→ **Problem**:
Please give again every entry exactly as it appears, setting aside the pictures.

→ **Supplied entries**:
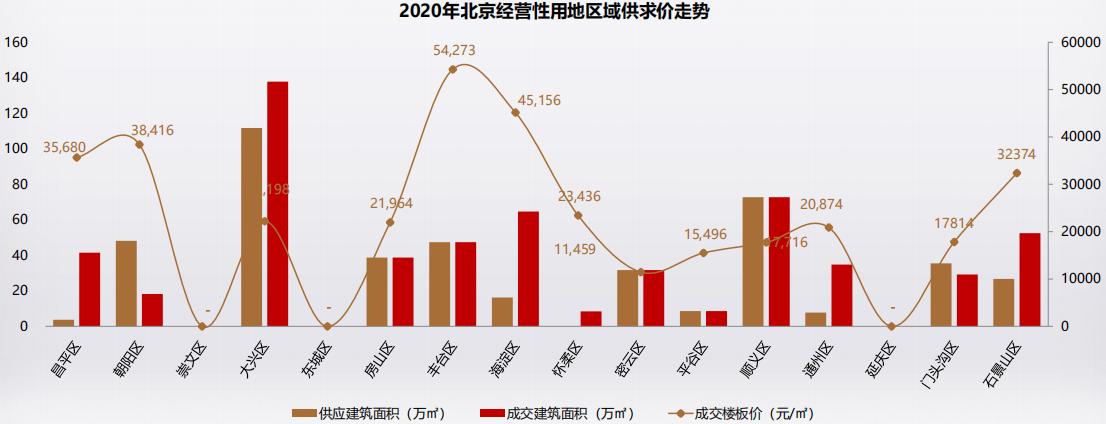 克而瑞:9月北京土地市场供应3宗商办地块 成交2宗不限价宅地-中国网地产
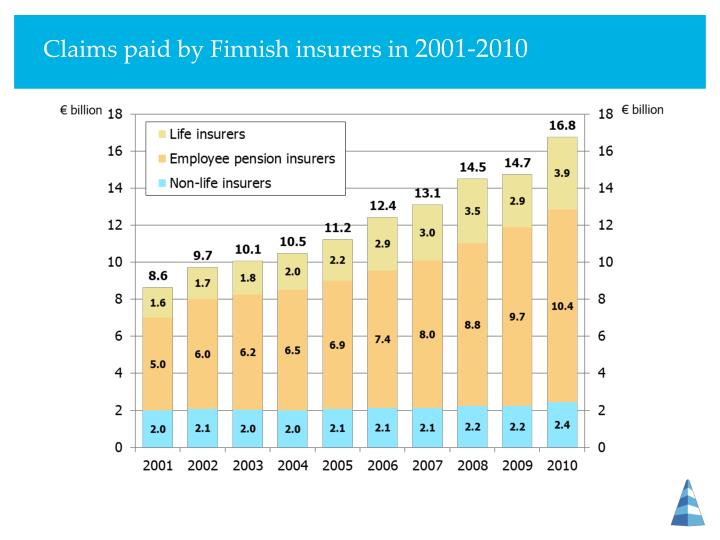 Claims paid by finnish insurers in 2001 2010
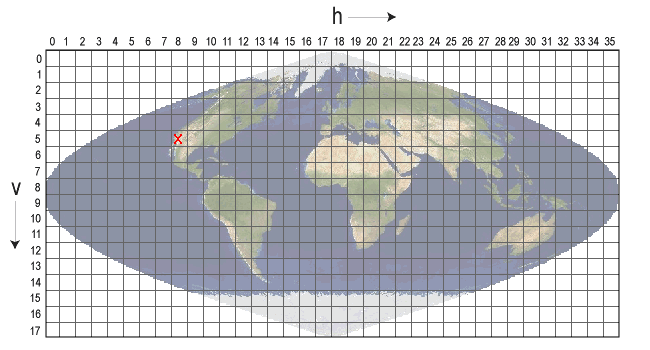 Subset area boundary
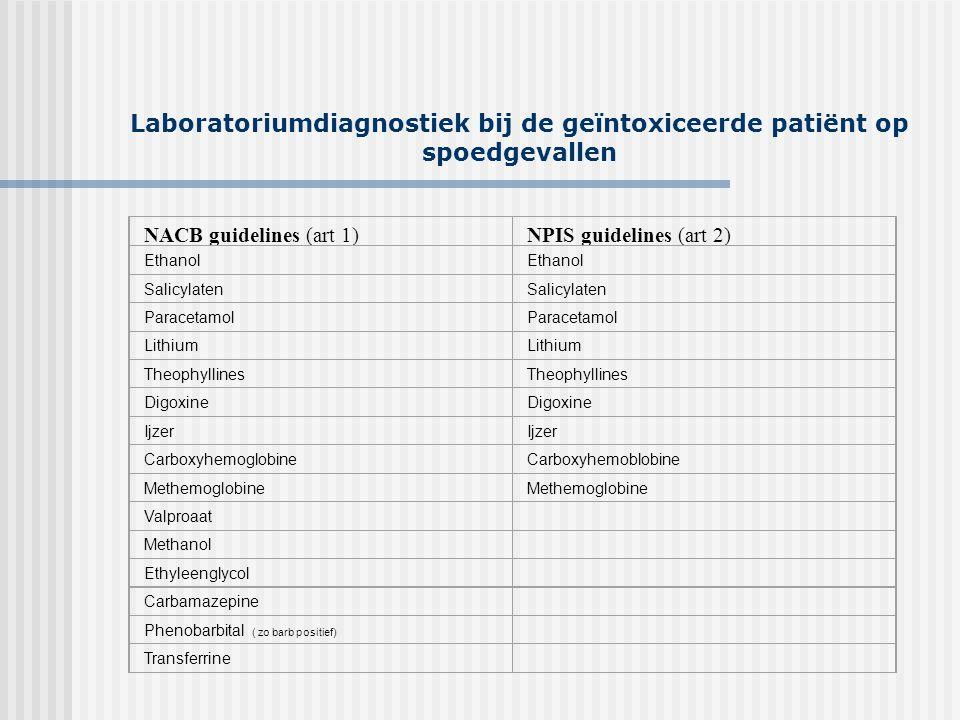 Laboratoriumdiagnostiek bij de geïntoxiceerde patiënt op spoedgevallen NACB guidelines (art 1)NPIS guidelines (art 2) Ethanol Salicylaten Paracetamol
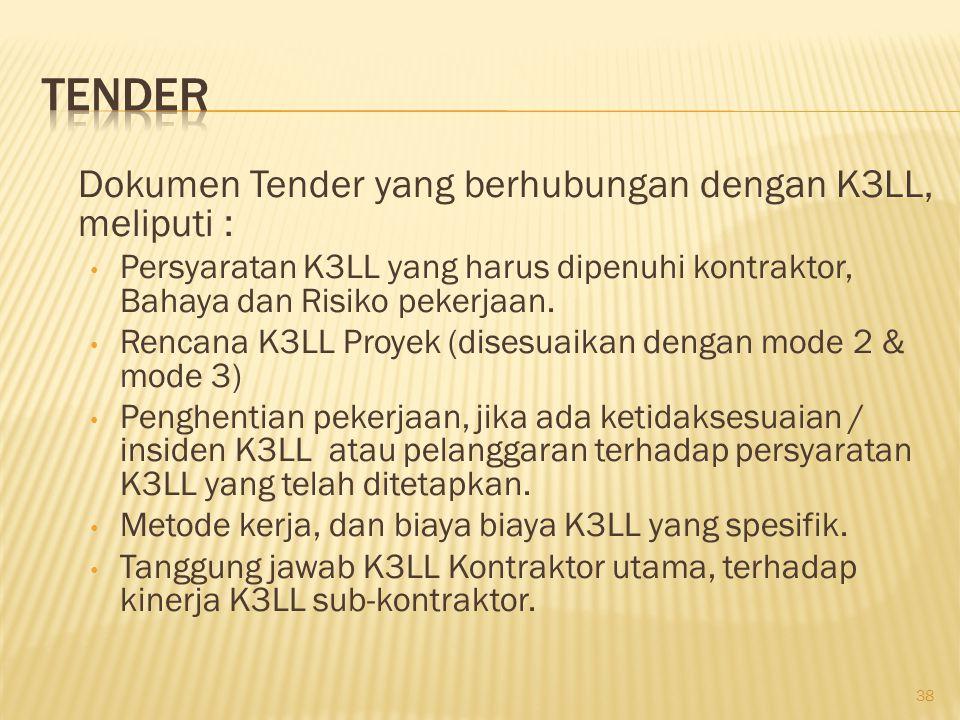 Tender Dokumen Tender yang berhubungan dengan K3LL, meliputi :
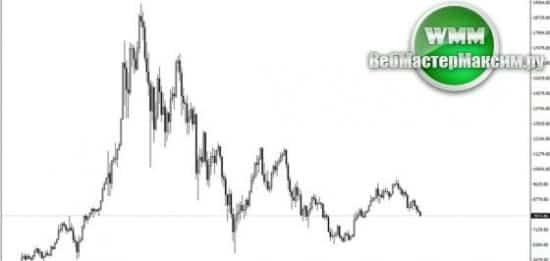 какая цена биткоина сегодня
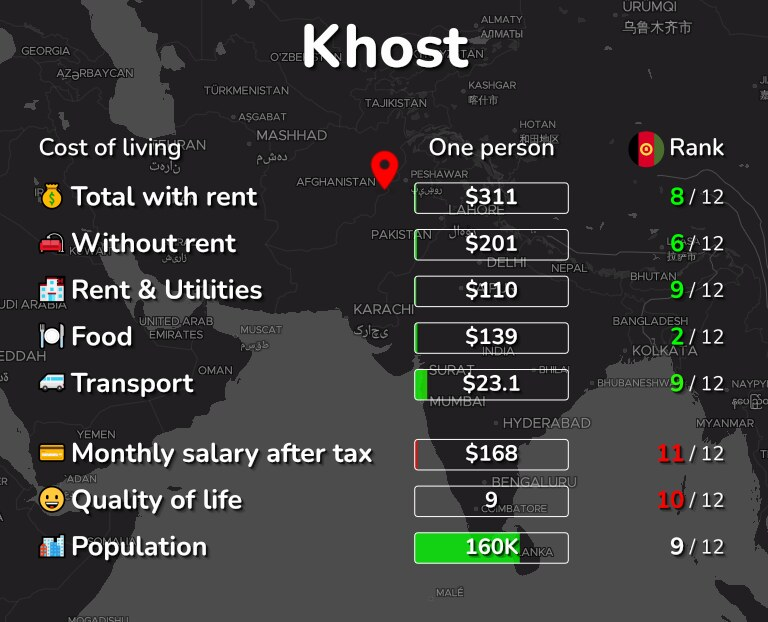 Cost of living in Khost infographic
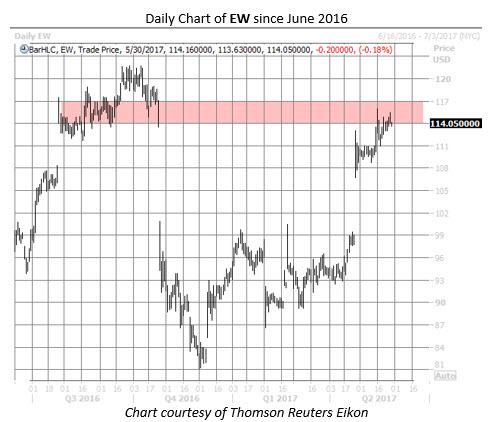 edwards lifesciences EW stock chart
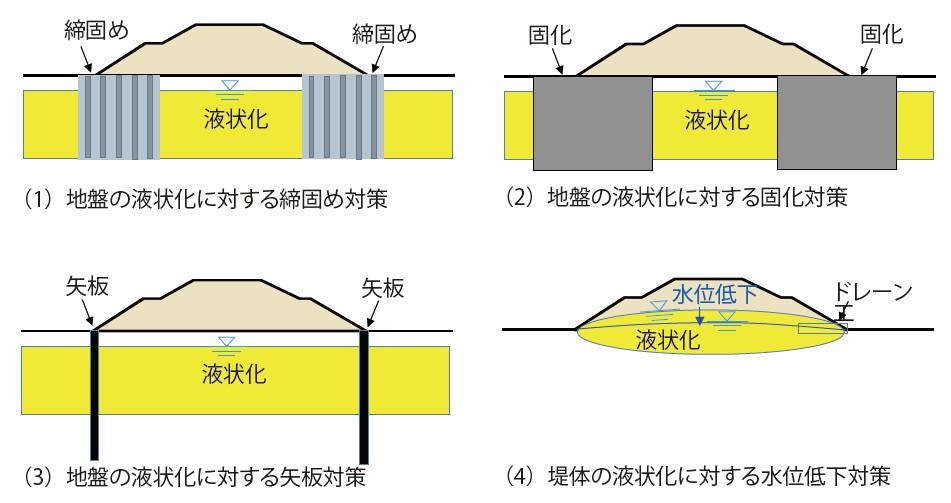 図-4 既設の河川堤防に適用できる液状化対策方法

→ **Output of the exercise**:
 克而瑞:9月北京土地市场供应3宗商办地块 成交2宗不限价宅地-中国网地产
 Claims paid by finnish insurers in 2001 2010
 Subset area boundary
 Laboratoriumdiagnostiek bij de geïntoxiceerde patiënt op spoedgevallen NACB guidelines (art 1)NPIS guidelines (art 2) Ethanol Salicylaten Paracetamol
 Tender Dokumen Tender yang berhubungan dengan K3LL, meliputi :
 какая цена биткоина сегодня
 Cost of living in Khost infographic
 edwards lifesciences EW stock chart
 図-4 既設の河川堤防に適用できる液状化対策方法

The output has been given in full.